Le jeans est un incontournable dans notre garde-robe depuis bien longtemps. Mais sa fabrication est particulièrement polluante. Face à ce constat, certains industriels se battent pour proposer un jeans plus éthique et plus vert. Exemples.
Le jeans est le pantalon le plus vendu au monde : 2 milliards chaque année ! Mais sa fabrication est l'une des plus néfastes à l'environnement : il faut compter entre 7 et 10 000 litres d'eau pour fabriquer un jeans. Sans compter qu'il a souvent parcouru plus de 60 000 km avant de finir dans notre armoire. C'est l'ensemble de la production du jeans qui requiert ces milliers de litres d'eau : la culture du coton, le tissage, la teinture, le délavage... Aujourd'hui, les choses changent, de nouvelles technologiques permettent par exemple de délaver le denim avec juste une tasse d'eau, soit 30 cl.
Vrai changement de paradigmes ou greenwashing ?
Cela fait environ 5 ans que la transition est en route pour le denim, explique Marina Coutelan, responsable mode du département Smart Creation, dédié à l'écoresponsabilité, au Salon textile Première Vision de Paris. D'abord avec l'utilisation du coton bio, puis du coton bio mélangé à du coton recyclé, puis des nouveaux procédés de teinture et de délavage.
"Ce marché de la Smart Creation prend de plus en plus de place : cela fait deux ans que l'on sent une accélération et un an que l'on sent un changement quasi systémique dans l'industrie de la mode. Quand on s'engage dans cette voie-là, cela implique des investissements dans de nouvelles machines, et quand on fait un pas vers cela, on ne va jamais revenir en arrière. Par ailleurs, on a des normes, des régulations qui sont en route, des accords au niveau de la filière, avec le Fashion Pact, qui fait que tout le monde se mobilise sur la question.
On peut parler d'un vrai changement parce que de nouveaux business models apparaissent, comme le leasing ou location de vêtements, même de la part de géants de la mode.
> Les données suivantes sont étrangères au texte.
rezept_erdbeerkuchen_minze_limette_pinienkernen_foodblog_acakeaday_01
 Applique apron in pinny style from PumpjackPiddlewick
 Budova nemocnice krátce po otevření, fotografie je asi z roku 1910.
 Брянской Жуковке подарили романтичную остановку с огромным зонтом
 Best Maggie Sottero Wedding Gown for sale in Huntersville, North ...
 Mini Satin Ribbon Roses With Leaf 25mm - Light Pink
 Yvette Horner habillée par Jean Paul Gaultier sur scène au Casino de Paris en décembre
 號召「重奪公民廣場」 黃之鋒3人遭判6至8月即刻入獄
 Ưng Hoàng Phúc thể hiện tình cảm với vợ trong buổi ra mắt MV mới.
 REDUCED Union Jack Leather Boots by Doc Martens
Il y a bien sûr aussi une part de greenwashing, parce que ces questions sont brûlantes."
Le changement se fait petit à petit car les investissements sont importants : on va d'abord travailler sur la fibre, puis sur la teinture, le finissage... Il faut accepter que cette transition prenne du temps, d'autant que des innovations apparaissent chaque année.
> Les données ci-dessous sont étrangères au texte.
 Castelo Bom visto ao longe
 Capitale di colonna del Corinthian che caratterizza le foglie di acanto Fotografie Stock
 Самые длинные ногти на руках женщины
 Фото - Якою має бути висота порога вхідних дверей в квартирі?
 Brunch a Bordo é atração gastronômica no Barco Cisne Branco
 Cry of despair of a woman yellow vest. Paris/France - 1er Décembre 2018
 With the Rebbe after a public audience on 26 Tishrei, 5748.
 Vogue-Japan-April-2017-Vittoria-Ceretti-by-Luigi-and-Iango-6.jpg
Le recyclage, c'est encore mieux que le coton bio
C'est de Turquie que proviennent 42% des jeans qui arrivent en Europe. Le pays a été pointé du doigt pour sa pratique du sablage pour éclaircir le jeans, qui aurait causé la mort de plus de 2000 ouvriers et qui a été interdite en 2009. Depuis, plusieurs entreprises essaient de développer des méthodes plus écologiques, comme la manufacture de denim Bossa, à Adana, qui pratique le recyclage de la matière pour en faire de nouvelles fibres : "Le recyclage, c'est encore mieux que le coton bio", clame Besim Osek, le directeur du développement.
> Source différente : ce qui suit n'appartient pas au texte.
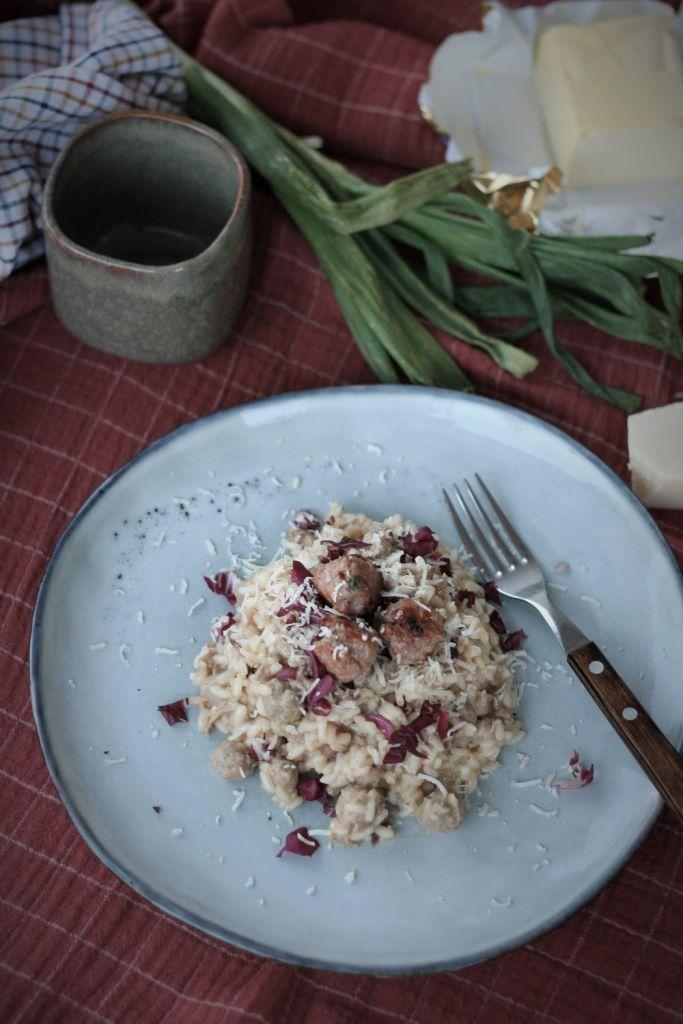 risotto-salchichas-frescas-achicoria-roja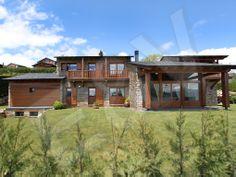 Casa en la urbanización Prat de la Serra, All, Isóvol, Cerdanya. Cuenta con vistas magníficas a La Tosa de Alp. VENDIDA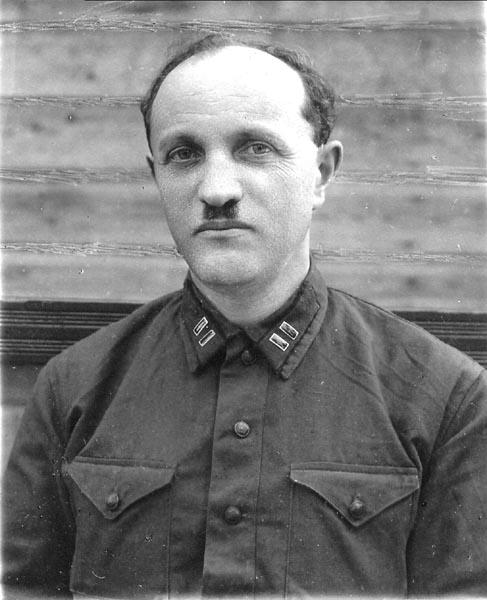 Фото в форме капитана военный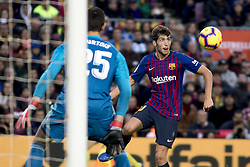 October 28, 2018 - Barcelona, Catalonia, Spain - Sergi Roberto during the spanish league match between FC Barcelona and Real Madrid at Camp Nou Stadium in Barcelona, Catalonia, Spain on October 28, 2018  (Credit Image: © Miquel Llop/NurPhoto via ZUMA Press)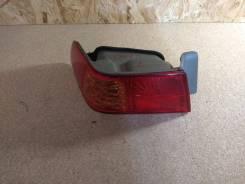 Задний комбинированный фонарь левый Toyota Camry Gracia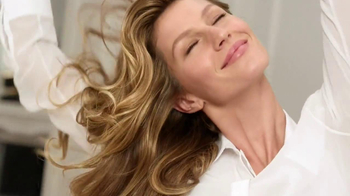 Pantene Repair & Protect TV Spot Featuring Gisele Bunchen, Song by Madison - Thumbnail 3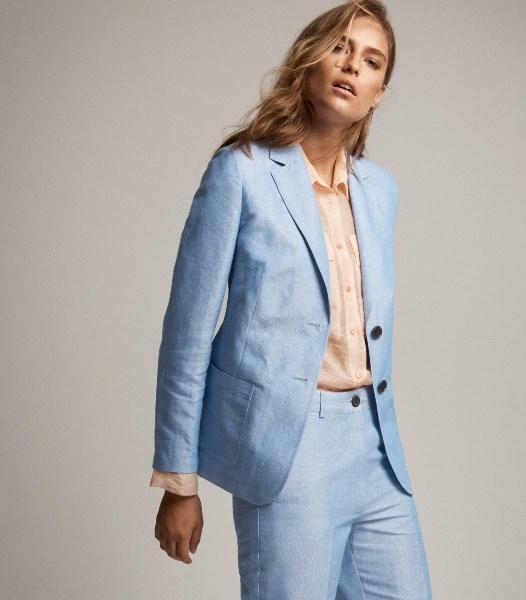 24f40ef7e2e8 Αυτά είναι τα επτά κορυφαία fashion items της νέας σεζόν! - Queen.gr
"Bossa est dans les dix entreprises de toile de denim les plus saines et les plus propres au monde, avec des travailleurs qualifiés, bien payés, et une entreprise respectueuse de l'environnement. Et on doit faire face à la concurrence du Bengladesh, du Pakistan, où le prix de vente au mètre est de 2.2 dollars au lieu de nos 3.5."
Privilégier le naturel et le local
En Lozère, en France, un couple de jeunes entrepreneurs a décidé de faire les choses autrement. Ils ont repris la manufacture familiale L'Atelier Tuffery, l'une des premières au monde à avoir fabriqué du jean, en 1892. Ils fabriquent des jeans en coton mais qui sont aujourd'hui confectionnés aussi avec des matières locales, comme la laine ou le chanvre.
"Je crois beaucoup à l'activité manufacturière française, affirme Julien Tuffery. Je suis persuadé qu'elle a de très beaux jours devant elle, à condition qu'elle se métamorphose.(...) Aujourd'hui, il faut s'émanciper sur le poste de travail, il faut faire 50 tâches différentes dans la journée, il faut co-créer les produits avec l'équipe, il faut impliquer l'équipe de fabrication dans tous les processus de la manufacture. Cela coûte beaucoup d'argent mais par contre, c'est génial parce qu'on n'a pas de turnover et que les personnes sont parties prenantes de l'industrie."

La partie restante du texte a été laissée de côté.